▶ [Exercise]:
Write every line of the material out exactly as shown.

————

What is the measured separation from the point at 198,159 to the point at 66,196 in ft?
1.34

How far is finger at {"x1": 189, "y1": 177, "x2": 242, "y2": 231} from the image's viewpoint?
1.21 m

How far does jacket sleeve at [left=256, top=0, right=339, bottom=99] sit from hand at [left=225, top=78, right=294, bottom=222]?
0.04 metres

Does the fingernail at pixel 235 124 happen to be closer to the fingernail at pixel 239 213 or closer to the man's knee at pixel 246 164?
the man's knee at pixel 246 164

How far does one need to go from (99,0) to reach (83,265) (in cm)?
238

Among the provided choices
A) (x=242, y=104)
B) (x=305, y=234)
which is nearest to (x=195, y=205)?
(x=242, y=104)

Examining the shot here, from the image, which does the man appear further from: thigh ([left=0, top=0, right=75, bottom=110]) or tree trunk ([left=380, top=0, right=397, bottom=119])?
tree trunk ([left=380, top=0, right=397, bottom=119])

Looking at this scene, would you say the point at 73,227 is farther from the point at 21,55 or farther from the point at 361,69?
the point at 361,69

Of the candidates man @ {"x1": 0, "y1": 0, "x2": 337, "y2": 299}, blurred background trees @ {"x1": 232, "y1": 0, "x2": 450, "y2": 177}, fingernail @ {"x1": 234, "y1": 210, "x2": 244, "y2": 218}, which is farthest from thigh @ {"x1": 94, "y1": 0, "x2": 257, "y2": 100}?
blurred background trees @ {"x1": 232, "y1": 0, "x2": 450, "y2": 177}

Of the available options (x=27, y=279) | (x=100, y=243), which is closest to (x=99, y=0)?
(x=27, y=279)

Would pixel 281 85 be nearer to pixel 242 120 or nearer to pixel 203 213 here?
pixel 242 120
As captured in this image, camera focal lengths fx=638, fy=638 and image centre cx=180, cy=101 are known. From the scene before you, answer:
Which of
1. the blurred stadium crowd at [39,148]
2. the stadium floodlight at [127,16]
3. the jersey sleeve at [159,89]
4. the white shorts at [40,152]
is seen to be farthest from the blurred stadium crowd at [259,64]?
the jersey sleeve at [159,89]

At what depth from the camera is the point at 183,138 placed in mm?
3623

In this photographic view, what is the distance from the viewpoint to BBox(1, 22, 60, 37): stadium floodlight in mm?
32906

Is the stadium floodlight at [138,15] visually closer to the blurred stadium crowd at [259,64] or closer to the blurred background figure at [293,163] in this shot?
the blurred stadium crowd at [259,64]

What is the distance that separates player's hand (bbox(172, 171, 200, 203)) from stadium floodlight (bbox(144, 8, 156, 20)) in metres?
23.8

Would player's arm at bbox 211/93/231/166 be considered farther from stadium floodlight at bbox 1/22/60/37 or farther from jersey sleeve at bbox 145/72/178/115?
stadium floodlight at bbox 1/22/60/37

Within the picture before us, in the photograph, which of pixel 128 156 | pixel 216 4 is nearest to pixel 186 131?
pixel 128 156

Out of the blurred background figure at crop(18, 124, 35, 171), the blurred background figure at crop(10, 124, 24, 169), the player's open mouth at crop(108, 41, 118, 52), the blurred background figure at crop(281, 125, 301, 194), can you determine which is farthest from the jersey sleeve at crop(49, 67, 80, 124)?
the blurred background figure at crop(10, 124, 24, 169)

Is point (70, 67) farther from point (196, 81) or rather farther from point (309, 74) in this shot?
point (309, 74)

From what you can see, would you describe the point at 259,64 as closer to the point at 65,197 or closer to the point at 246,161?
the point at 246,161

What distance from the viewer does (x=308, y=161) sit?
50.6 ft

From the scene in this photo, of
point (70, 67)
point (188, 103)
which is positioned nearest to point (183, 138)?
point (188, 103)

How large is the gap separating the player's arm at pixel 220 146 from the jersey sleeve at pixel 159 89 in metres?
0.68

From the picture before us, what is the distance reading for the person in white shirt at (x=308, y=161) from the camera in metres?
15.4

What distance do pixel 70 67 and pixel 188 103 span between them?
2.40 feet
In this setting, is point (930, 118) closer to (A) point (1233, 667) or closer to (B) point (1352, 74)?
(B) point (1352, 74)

————

▶ [Task answer]:
What is the measured separation from the point at 198,159 to the point at 66,196 in ft?
1.34

How far is finger at {"x1": 189, "y1": 177, "x2": 242, "y2": 231} from the image's viewpoint?
1.21 m

How far does jacket sleeve at [left=256, top=0, right=339, bottom=99] sit from hand at [left=225, top=78, right=294, bottom=222]?
0.04 metres

Does the fingernail at pixel 235 124 happen to be closer to the fingernail at pixel 239 213 or closer to the man's knee at pixel 246 164?
the man's knee at pixel 246 164

How far does one need to go from (99,0) to reach (83,265) (in cm)?
238

Among the provided choices
A) (x=242, y=104)
B) (x=305, y=234)
which is nearest to (x=195, y=205)?
(x=242, y=104)

Examining the shot here, from the image, which does the man appear further from: thigh ([left=0, top=0, right=75, bottom=110]) or tree trunk ([left=380, top=0, right=397, bottom=119])?
tree trunk ([left=380, top=0, right=397, bottom=119])

Looking at this scene, would you say the point at 73,227 is farther from the point at 21,55 or farther from the point at 361,69?
the point at 361,69

Of the candidates man @ {"x1": 0, "y1": 0, "x2": 337, "y2": 299}, blurred background trees @ {"x1": 232, "y1": 0, "x2": 450, "y2": 177}, fingernail @ {"x1": 234, "y1": 210, "x2": 244, "y2": 218}, which is farthest from thigh @ {"x1": 94, "y1": 0, "x2": 257, "y2": 100}?
blurred background trees @ {"x1": 232, "y1": 0, "x2": 450, "y2": 177}

Of the available options (x=27, y=279) | (x=100, y=243), which is closest to (x=99, y=0)?
(x=27, y=279)

Would pixel 281 85 be nearer to pixel 242 120 or nearer to pixel 203 213 here?
pixel 242 120
As captured in this image, camera focal lengths fx=638, fy=638 and image centre cx=180, cy=101 are known. From the scene before you, answer:
Which of
1. the blurred stadium crowd at [39,148]
2. the stadium floodlight at [127,16]
3. the jersey sleeve at [159,89]
4. the white shorts at [40,152]
is seen to be farthest from the blurred stadium crowd at [259,64]?
the jersey sleeve at [159,89]

At what depth from the camera is the point at 183,138 placed in mm?
3623

In this photographic view, what is the distance from the viewpoint to BBox(1, 22, 60, 37): stadium floodlight in mm?
32906

Is the stadium floodlight at [138,15] visually closer to the blurred stadium crowd at [259,64] or closer to the blurred background figure at [293,163] in this shot?
the blurred stadium crowd at [259,64]

What is the distance that separates player's hand (bbox(172, 171, 200, 203)) from stadium floodlight (bbox(144, 8, 156, 20)) in metres?
23.8

Would player's arm at bbox 211/93/231/166 be considered farther from stadium floodlight at bbox 1/22/60/37 or farther from jersey sleeve at bbox 145/72/178/115?
stadium floodlight at bbox 1/22/60/37

Within the picture before us, in the photograph, which of pixel 128 156 | pixel 216 4 is nearest to pixel 186 131?
pixel 128 156

Out of the blurred background figure at crop(18, 124, 35, 171), the blurred background figure at crop(10, 124, 24, 169), the player's open mouth at crop(108, 41, 118, 52), the blurred background figure at crop(281, 125, 301, 194), can you determine which is farthest from the jersey sleeve at crop(49, 67, 80, 124)?
the blurred background figure at crop(10, 124, 24, 169)

Is point (70, 67) farther from point (196, 81) or rather farther from point (309, 74) in this shot?
point (309, 74)

From what you can see, would you describe the point at 259,64 as closer to the point at 65,197 or closer to the point at 246,161?
the point at 246,161

What distance from the viewer does (x=308, y=161) sit?
50.6 ft

From the scene in this photo, of
point (70, 67)
point (188, 103)
which is positioned nearest to point (183, 138)?
point (188, 103)

How large is the gap separating the player's arm at pixel 220 146 from the jersey sleeve at pixel 159 89 in metres?
0.68

From the picture before us, what is the distance reading for the person in white shirt at (x=308, y=161) from the camera in metres?
15.4

What distance do pixel 70 67 and pixel 188 103 span between them?
2.40 feet
In this setting, is point (930, 118) closer to (A) point (1233, 667) or closer to (B) point (1352, 74)?
(B) point (1352, 74)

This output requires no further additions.